PROBLEMI DA RISOLVERE:
**a.** Nell'estratto sul ricorso per il rientro di M. in Slovacchia, quale età viene attribuita a M.?
**b.** Prosegui l'estratto sul ricorso per il rientro di M. in Slovacchia, partendo subito dopo la sua ultima frase.

In sede di illustrazione del motivo, si rileva che il Tribunale per i minorenni si è limitato a verificare per quali motivi M. desiderava rimanere in Italia con il padre, senza poi accertare se tale desiderio si traducesse in una effettiva opposizione a ritornare in Slovacchia. In secondo luogo, il Collegio a quo avrebbe erroneamente interpretato e valutato le dichiarazioni rese da M., ritenendo che nel caso di specie non fosse opportuno tenerne conto, siccome provenienti da un bambino di soli undici anni e in quanto probabilmente influenzate dall'ambiente familiare in cui lo stesso era vissuto negli ultimi mesi.
Sostiene il ricorrente che, in sede di audizione, a M. sarebbero state chieste soltanto informazioni generiche sulla sua vita in Slovacchia e in Italia e sulla sua famiglia, nonchè spiegazioni sul perchè desiderava rimanere in Italia con il padre, mentre non gli sarebbero state chieste le ragioni per le quali non voleva ritornare in Slovacchia con la madre e con il suo compagno a lui estraneo.

VOCI FORNITE:
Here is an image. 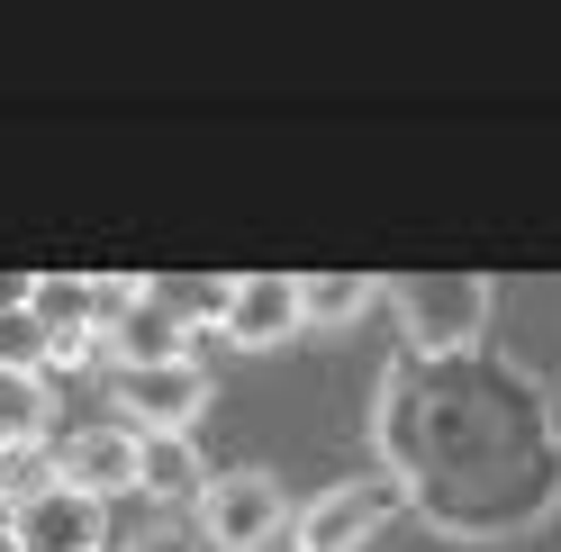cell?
<instances>
[{
  "instance_id": "6da1fadb",
  "label": "cell",
  "mask_w": 561,
  "mask_h": 552,
  "mask_svg": "<svg viewBox=\"0 0 561 552\" xmlns=\"http://www.w3.org/2000/svg\"><path fill=\"white\" fill-rule=\"evenodd\" d=\"M399 507H408V490H399L390 471L335 480V490H318L308 507H290V543H299V552H371V534L390 526Z\"/></svg>"
},
{
  "instance_id": "7a4b0ae2",
  "label": "cell",
  "mask_w": 561,
  "mask_h": 552,
  "mask_svg": "<svg viewBox=\"0 0 561 552\" xmlns=\"http://www.w3.org/2000/svg\"><path fill=\"white\" fill-rule=\"evenodd\" d=\"M272 534H290V498L272 471H208L199 490V543L218 552H263Z\"/></svg>"
},
{
  "instance_id": "3957f363",
  "label": "cell",
  "mask_w": 561,
  "mask_h": 552,
  "mask_svg": "<svg viewBox=\"0 0 561 552\" xmlns=\"http://www.w3.org/2000/svg\"><path fill=\"white\" fill-rule=\"evenodd\" d=\"M110 407L127 435H191L208 407V371L199 363H146V371H110Z\"/></svg>"
},
{
  "instance_id": "277c9868",
  "label": "cell",
  "mask_w": 561,
  "mask_h": 552,
  "mask_svg": "<svg viewBox=\"0 0 561 552\" xmlns=\"http://www.w3.org/2000/svg\"><path fill=\"white\" fill-rule=\"evenodd\" d=\"M399 326H408L416 354H471L480 326H489V281H408Z\"/></svg>"
},
{
  "instance_id": "5b68a950",
  "label": "cell",
  "mask_w": 561,
  "mask_h": 552,
  "mask_svg": "<svg viewBox=\"0 0 561 552\" xmlns=\"http://www.w3.org/2000/svg\"><path fill=\"white\" fill-rule=\"evenodd\" d=\"M110 371H146V363H191V326H182V308H172L163 281H146L110 326Z\"/></svg>"
},
{
  "instance_id": "8992f818",
  "label": "cell",
  "mask_w": 561,
  "mask_h": 552,
  "mask_svg": "<svg viewBox=\"0 0 561 552\" xmlns=\"http://www.w3.org/2000/svg\"><path fill=\"white\" fill-rule=\"evenodd\" d=\"M308 318H299V281L290 272H254V281L227 290V344L236 354H272V344H290Z\"/></svg>"
},
{
  "instance_id": "52a82bcc",
  "label": "cell",
  "mask_w": 561,
  "mask_h": 552,
  "mask_svg": "<svg viewBox=\"0 0 561 552\" xmlns=\"http://www.w3.org/2000/svg\"><path fill=\"white\" fill-rule=\"evenodd\" d=\"M55 480L64 490H82V498H127L136 490V435L127 426H82V435H64L55 444Z\"/></svg>"
},
{
  "instance_id": "ba28073f",
  "label": "cell",
  "mask_w": 561,
  "mask_h": 552,
  "mask_svg": "<svg viewBox=\"0 0 561 552\" xmlns=\"http://www.w3.org/2000/svg\"><path fill=\"white\" fill-rule=\"evenodd\" d=\"M10 526H19V543H27V552H100V526H110V507L55 480V490H46V498H27Z\"/></svg>"
},
{
  "instance_id": "9c48e42d",
  "label": "cell",
  "mask_w": 561,
  "mask_h": 552,
  "mask_svg": "<svg viewBox=\"0 0 561 552\" xmlns=\"http://www.w3.org/2000/svg\"><path fill=\"white\" fill-rule=\"evenodd\" d=\"M199 490H208L199 435H136V498H154V507H199Z\"/></svg>"
},
{
  "instance_id": "30bf717a",
  "label": "cell",
  "mask_w": 561,
  "mask_h": 552,
  "mask_svg": "<svg viewBox=\"0 0 561 552\" xmlns=\"http://www.w3.org/2000/svg\"><path fill=\"white\" fill-rule=\"evenodd\" d=\"M55 426V381L46 371H0V444H46Z\"/></svg>"
},
{
  "instance_id": "8fae6325",
  "label": "cell",
  "mask_w": 561,
  "mask_h": 552,
  "mask_svg": "<svg viewBox=\"0 0 561 552\" xmlns=\"http://www.w3.org/2000/svg\"><path fill=\"white\" fill-rule=\"evenodd\" d=\"M46 490H55V435L46 444H0V516H19Z\"/></svg>"
},
{
  "instance_id": "7c38bea8",
  "label": "cell",
  "mask_w": 561,
  "mask_h": 552,
  "mask_svg": "<svg viewBox=\"0 0 561 552\" xmlns=\"http://www.w3.org/2000/svg\"><path fill=\"white\" fill-rule=\"evenodd\" d=\"M371 308V281L363 272H318V281H299V318L308 326H354Z\"/></svg>"
},
{
  "instance_id": "4fadbf2b",
  "label": "cell",
  "mask_w": 561,
  "mask_h": 552,
  "mask_svg": "<svg viewBox=\"0 0 561 552\" xmlns=\"http://www.w3.org/2000/svg\"><path fill=\"white\" fill-rule=\"evenodd\" d=\"M0 371H46V326H37V308H10V318H0Z\"/></svg>"
},
{
  "instance_id": "5bb4252c",
  "label": "cell",
  "mask_w": 561,
  "mask_h": 552,
  "mask_svg": "<svg viewBox=\"0 0 561 552\" xmlns=\"http://www.w3.org/2000/svg\"><path fill=\"white\" fill-rule=\"evenodd\" d=\"M127 552H199V534H182V526H146Z\"/></svg>"
},
{
  "instance_id": "9a60e30c",
  "label": "cell",
  "mask_w": 561,
  "mask_h": 552,
  "mask_svg": "<svg viewBox=\"0 0 561 552\" xmlns=\"http://www.w3.org/2000/svg\"><path fill=\"white\" fill-rule=\"evenodd\" d=\"M0 552H27V543H19V526H10V516H0Z\"/></svg>"
}]
</instances>
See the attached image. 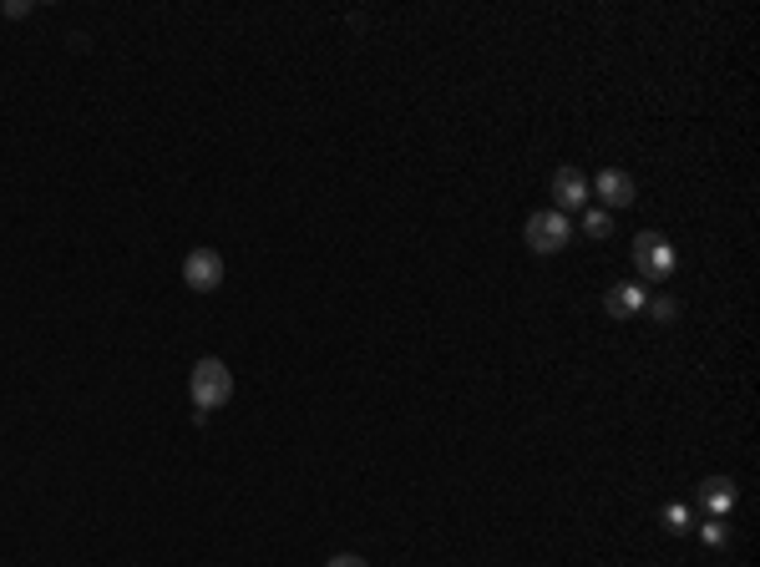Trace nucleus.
Returning a JSON list of instances; mask_svg holds the SVG:
<instances>
[{
  "label": "nucleus",
  "instance_id": "obj_1",
  "mask_svg": "<svg viewBox=\"0 0 760 567\" xmlns=\"http://www.w3.org/2000/svg\"><path fill=\"white\" fill-rule=\"evenodd\" d=\"M188 390H193V405L208 416V411H218V405L234 400V375H228L223 360L203 355V360L193 365V375H188Z\"/></svg>",
  "mask_w": 760,
  "mask_h": 567
},
{
  "label": "nucleus",
  "instance_id": "obj_2",
  "mask_svg": "<svg viewBox=\"0 0 760 567\" xmlns=\"http://www.w3.org/2000/svg\"><path fill=\"white\" fill-rule=\"evenodd\" d=\"M522 238H527L532 254H558V249H568V243H573V218L558 213V208H538L527 218Z\"/></svg>",
  "mask_w": 760,
  "mask_h": 567
},
{
  "label": "nucleus",
  "instance_id": "obj_3",
  "mask_svg": "<svg viewBox=\"0 0 760 567\" xmlns=\"http://www.w3.org/2000/svg\"><path fill=\"white\" fill-rule=\"evenodd\" d=\"M634 264H639L644 279H669V274H674V249H669V238L644 228V233L634 238Z\"/></svg>",
  "mask_w": 760,
  "mask_h": 567
},
{
  "label": "nucleus",
  "instance_id": "obj_4",
  "mask_svg": "<svg viewBox=\"0 0 760 567\" xmlns=\"http://www.w3.org/2000/svg\"><path fill=\"white\" fill-rule=\"evenodd\" d=\"M183 284L198 289V294H213V289L223 284V254H218V249H193V254L183 259Z\"/></svg>",
  "mask_w": 760,
  "mask_h": 567
},
{
  "label": "nucleus",
  "instance_id": "obj_5",
  "mask_svg": "<svg viewBox=\"0 0 760 567\" xmlns=\"http://www.w3.org/2000/svg\"><path fill=\"white\" fill-rule=\"evenodd\" d=\"M593 193H598L608 208H629V203H634V193H639V183H634L624 168H603V173L593 178Z\"/></svg>",
  "mask_w": 760,
  "mask_h": 567
},
{
  "label": "nucleus",
  "instance_id": "obj_6",
  "mask_svg": "<svg viewBox=\"0 0 760 567\" xmlns=\"http://www.w3.org/2000/svg\"><path fill=\"white\" fill-rule=\"evenodd\" d=\"M553 203H563L558 213L583 208V203H588V178H583L578 168H558V173H553Z\"/></svg>",
  "mask_w": 760,
  "mask_h": 567
},
{
  "label": "nucleus",
  "instance_id": "obj_7",
  "mask_svg": "<svg viewBox=\"0 0 760 567\" xmlns=\"http://www.w3.org/2000/svg\"><path fill=\"white\" fill-rule=\"evenodd\" d=\"M735 497H740V492H735L730 476H705V481H700V507H705L710 517H725V512L735 507Z\"/></svg>",
  "mask_w": 760,
  "mask_h": 567
},
{
  "label": "nucleus",
  "instance_id": "obj_8",
  "mask_svg": "<svg viewBox=\"0 0 760 567\" xmlns=\"http://www.w3.org/2000/svg\"><path fill=\"white\" fill-rule=\"evenodd\" d=\"M644 304H649V294H644L639 284H614V289L603 294V309L614 314V319H634Z\"/></svg>",
  "mask_w": 760,
  "mask_h": 567
},
{
  "label": "nucleus",
  "instance_id": "obj_9",
  "mask_svg": "<svg viewBox=\"0 0 760 567\" xmlns=\"http://www.w3.org/2000/svg\"><path fill=\"white\" fill-rule=\"evenodd\" d=\"M583 233L588 238H608V233H614V213H608V208H588L583 213Z\"/></svg>",
  "mask_w": 760,
  "mask_h": 567
},
{
  "label": "nucleus",
  "instance_id": "obj_10",
  "mask_svg": "<svg viewBox=\"0 0 760 567\" xmlns=\"http://www.w3.org/2000/svg\"><path fill=\"white\" fill-rule=\"evenodd\" d=\"M700 532H705V542H710V547H725V542H730V532H725V517H710Z\"/></svg>",
  "mask_w": 760,
  "mask_h": 567
},
{
  "label": "nucleus",
  "instance_id": "obj_11",
  "mask_svg": "<svg viewBox=\"0 0 760 567\" xmlns=\"http://www.w3.org/2000/svg\"><path fill=\"white\" fill-rule=\"evenodd\" d=\"M649 314H654V319H659V324H669V319H674V314H679V304H674V299H669V294H659V299H654V304H649Z\"/></svg>",
  "mask_w": 760,
  "mask_h": 567
},
{
  "label": "nucleus",
  "instance_id": "obj_12",
  "mask_svg": "<svg viewBox=\"0 0 760 567\" xmlns=\"http://www.w3.org/2000/svg\"><path fill=\"white\" fill-rule=\"evenodd\" d=\"M0 16H6V21H21V16H31V0H6V6H0Z\"/></svg>",
  "mask_w": 760,
  "mask_h": 567
},
{
  "label": "nucleus",
  "instance_id": "obj_13",
  "mask_svg": "<svg viewBox=\"0 0 760 567\" xmlns=\"http://www.w3.org/2000/svg\"><path fill=\"white\" fill-rule=\"evenodd\" d=\"M325 567H370V562H365V557H355V552H335Z\"/></svg>",
  "mask_w": 760,
  "mask_h": 567
},
{
  "label": "nucleus",
  "instance_id": "obj_14",
  "mask_svg": "<svg viewBox=\"0 0 760 567\" xmlns=\"http://www.w3.org/2000/svg\"><path fill=\"white\" fill-rule=\"evenodd\" d=\"M664 522H669V532H684V522H690V512H684V507H669V512H664Z\"/></svg>",
  "mask_w": 760,
  "mask_h": 567
}]
</instances>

RISULTATI PER COMPITO:
**a.** Undici anni.

**b.**
Da parte del Tribunale per i minorenni non vi sarebbe stato una chiaro ascolto della volontà del minore. L'istruttoria, anche sotto tale profilo, sarebbe stata carente in quanto non integrata da nessuna approfondita perizia da parte di professionisti competenti ai fini dello svolgimento di una audizione protetta, con i noti canoni della psicopedagogia infantile.
Il Tribunale avrebbe errato nel ritenere di non dovere tenere conto della volontà espressa da M. che all'epoca aveva solo undici anni; nonchè nel non considerare le dichiarazioni rese dalla stessa madre all'udienza del 5 ottobre 2006, avendo la stessa riferito che a febbraio il minore aveva manifestato la sua paura di non poter vedere più il suo papà una volta effettuato il cambio di residenza, mostrando così la sua contrarietà al cambiamento. Tali affermazioni - unitamente ad ulteriori documenti - proverebbero che il minore aveva maturato e consolidato dentro di sè già da tempo la volontà di vivere in Italia con il padre e che, pertanto, la sua volontà non era frutto di un convincimento repentino, coartato dall'ambiente in cui lo stesso era vissuto negli ultimi mesi.
4.1. - Il motivo, scrutinabile esclusivamente nei limiti della violazione di legge denunciata con il quesito di diritto formulato ex art. 366 bis cod. proc. civ., è infondato.
L'art. 13, comma 2, della Convenzione de L'Aja riguarda un'ipotesi di esclusione dell'ordine di rimpatrio (per la quale non è richiesto il rischio di pericolo fisico o psichico o, comunque, di trovarsi in una situazione intollerabile), che ricorre allorchè il minore vi si oppone, sempre che costui abbia raggiunto "un'età ed un grado di maturità" tali da giustificare il rispetto della sua opinione.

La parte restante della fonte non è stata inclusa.